Faith also enables us to see others differently. We can learn to see goodness in others, the telltale indication of the presence there of God, even where we previously did not expect it. How often do you see that goodness in your children? But to see God, our faith needs to grow beyond rules and regulations, rewards and punishments. It needs, instead, to grapple with the mystery of unconditional love and creatively to engage with justice.


Homily 4 - 2018

For the past week or so the St Vinnies have had a poster in the church porch. It haunts me. It shows a distraught woman with a young child in her arms. The caption reads: “She should not have to choose between violence at home or sleeping on the street”.

This weekend also marks the beginning of International Refugee Week, just as another refugee dies in off-shore detention. I remember fifty years ago being actively involved in reaching out to refugees through the ecumenical organization, Austcare [which was short for Australians Care for Refugees]. It was the time when the refugee question first came on the radar and, not just the churches, but the whole Australian population needed to be sensitized and encouraged to respond practically to the challenge they presented. I believe that we really did make an impression. But of late, a tired callousness seems to have taken over, encouraged by disastrous political leadership and an abysmal absence of true statesmanship. This has generated a sense of powerlessness across much of the population, that fits too well with a growing individualism and selfishness.

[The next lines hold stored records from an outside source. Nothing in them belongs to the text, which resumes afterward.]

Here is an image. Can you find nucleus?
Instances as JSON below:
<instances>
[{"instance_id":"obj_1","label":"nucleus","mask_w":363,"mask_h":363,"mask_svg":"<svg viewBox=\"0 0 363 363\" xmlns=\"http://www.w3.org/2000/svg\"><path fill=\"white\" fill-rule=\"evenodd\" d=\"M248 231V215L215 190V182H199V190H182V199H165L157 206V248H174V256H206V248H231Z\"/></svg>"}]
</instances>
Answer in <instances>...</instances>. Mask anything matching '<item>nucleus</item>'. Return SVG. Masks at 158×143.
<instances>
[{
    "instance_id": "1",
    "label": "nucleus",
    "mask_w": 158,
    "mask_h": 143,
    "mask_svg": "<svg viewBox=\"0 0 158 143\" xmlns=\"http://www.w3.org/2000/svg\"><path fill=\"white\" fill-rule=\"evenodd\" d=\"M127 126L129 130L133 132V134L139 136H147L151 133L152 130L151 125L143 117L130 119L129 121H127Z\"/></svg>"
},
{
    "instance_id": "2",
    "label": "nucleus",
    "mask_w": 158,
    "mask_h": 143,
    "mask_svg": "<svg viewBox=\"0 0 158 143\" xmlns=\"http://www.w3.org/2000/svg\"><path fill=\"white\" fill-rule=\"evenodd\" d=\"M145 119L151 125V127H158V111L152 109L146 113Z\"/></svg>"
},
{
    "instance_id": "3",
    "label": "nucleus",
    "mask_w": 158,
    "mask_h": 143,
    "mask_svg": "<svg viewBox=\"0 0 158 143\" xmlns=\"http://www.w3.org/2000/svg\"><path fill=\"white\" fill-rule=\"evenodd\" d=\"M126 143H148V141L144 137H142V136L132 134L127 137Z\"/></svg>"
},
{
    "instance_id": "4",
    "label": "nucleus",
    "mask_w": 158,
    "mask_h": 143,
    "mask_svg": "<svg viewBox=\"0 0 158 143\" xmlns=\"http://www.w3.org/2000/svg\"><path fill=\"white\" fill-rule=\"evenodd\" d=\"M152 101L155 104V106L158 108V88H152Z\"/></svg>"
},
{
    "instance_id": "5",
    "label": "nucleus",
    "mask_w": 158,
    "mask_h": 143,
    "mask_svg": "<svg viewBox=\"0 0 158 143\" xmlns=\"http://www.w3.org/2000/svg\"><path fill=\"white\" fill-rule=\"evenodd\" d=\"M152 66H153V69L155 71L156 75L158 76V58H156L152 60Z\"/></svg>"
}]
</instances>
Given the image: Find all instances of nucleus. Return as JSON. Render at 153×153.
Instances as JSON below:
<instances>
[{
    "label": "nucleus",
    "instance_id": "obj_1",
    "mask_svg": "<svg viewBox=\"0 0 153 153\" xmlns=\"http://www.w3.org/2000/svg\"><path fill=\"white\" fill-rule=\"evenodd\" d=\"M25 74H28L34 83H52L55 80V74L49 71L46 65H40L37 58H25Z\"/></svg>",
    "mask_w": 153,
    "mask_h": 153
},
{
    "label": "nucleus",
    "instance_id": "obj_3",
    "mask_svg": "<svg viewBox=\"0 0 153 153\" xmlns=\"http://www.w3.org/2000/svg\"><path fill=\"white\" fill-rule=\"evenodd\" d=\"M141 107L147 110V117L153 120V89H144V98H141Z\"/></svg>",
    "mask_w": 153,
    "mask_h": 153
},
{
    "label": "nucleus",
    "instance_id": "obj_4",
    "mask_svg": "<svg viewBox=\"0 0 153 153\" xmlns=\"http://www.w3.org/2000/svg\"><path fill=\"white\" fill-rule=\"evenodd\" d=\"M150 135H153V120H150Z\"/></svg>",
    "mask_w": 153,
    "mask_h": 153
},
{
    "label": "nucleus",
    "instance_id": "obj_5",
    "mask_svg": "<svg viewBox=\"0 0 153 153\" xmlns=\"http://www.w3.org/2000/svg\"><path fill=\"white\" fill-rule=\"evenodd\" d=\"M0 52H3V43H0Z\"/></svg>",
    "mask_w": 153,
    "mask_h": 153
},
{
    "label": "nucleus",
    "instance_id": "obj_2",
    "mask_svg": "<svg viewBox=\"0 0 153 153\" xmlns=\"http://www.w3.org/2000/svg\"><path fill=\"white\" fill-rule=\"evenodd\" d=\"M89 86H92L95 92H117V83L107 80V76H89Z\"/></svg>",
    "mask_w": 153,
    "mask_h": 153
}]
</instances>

I try to work myself out. My own energy levels have noticeably dropped.

Pope Francis mourns the loss of people’s ability to weep. I gather that it is when children reach grades five or six at primary school that teachers concentrate on helping them consciously and deliberately to learn how to stand in the shoes of another, and to practice seeing things from a different perspective.

What can we do? We cannot do everything. Many of you can feel flat out meeting the seemingly endless calls made on your time and your resources. It is important for us responsibly to sort out our conflicting priorities as best we can. Some things we can do without too much fuss. We can sign appropriate online petitions to politicians and others. We may be able to contribute financially to support the work of organisations such as the St Vincent de Paul Society who reach out particularly to people in need locally. The Jesuit Refugee Service does admirable work, nationally and internationally, supporting refugees financially and personally, representing them legally and lobbying for just and compassionate political responses.

When we choose to support financially, I think it is important for us to give enough to ensure that we feel the continuing need to respond. Giving to no longer feel guilty usually means giving too little – particularly when we judge there are real needs to be met.

More significantly, but not possible for all, is to join with others and to work together. Join the St Vincent de Paul Society; join the local branch of Rural Australians for Refugees. The contribution simply of our own wisdom can be particularly constructive, especially when it is important to nourish an ongoing sense of anger at obvious injustices. However, anger easily degrades into disrespect and violence. People need to be encouraged and to learn how to channel their anger constructively and to work against injustice actively but non-violently.

I like today’s parables. They both reassure us that God’s energy is always on tap and at work: “The Kingdom of God is like …”. That energy, the world’s energy, is essentially relational, instinctively loving. Since we all are made in the image of God, the energies of mutual respect and responsibility are already in our DNA. However, experience only too constantly reminds us that that original energy has been overlaid by generations of indifference and hostility. We need consciously and frequently to touch into those deeper sources of positive energy in order to bring them to the surface. We need, like Mary, to treasure experience and to ponder it in our hearts. We need time to pray and to reflect.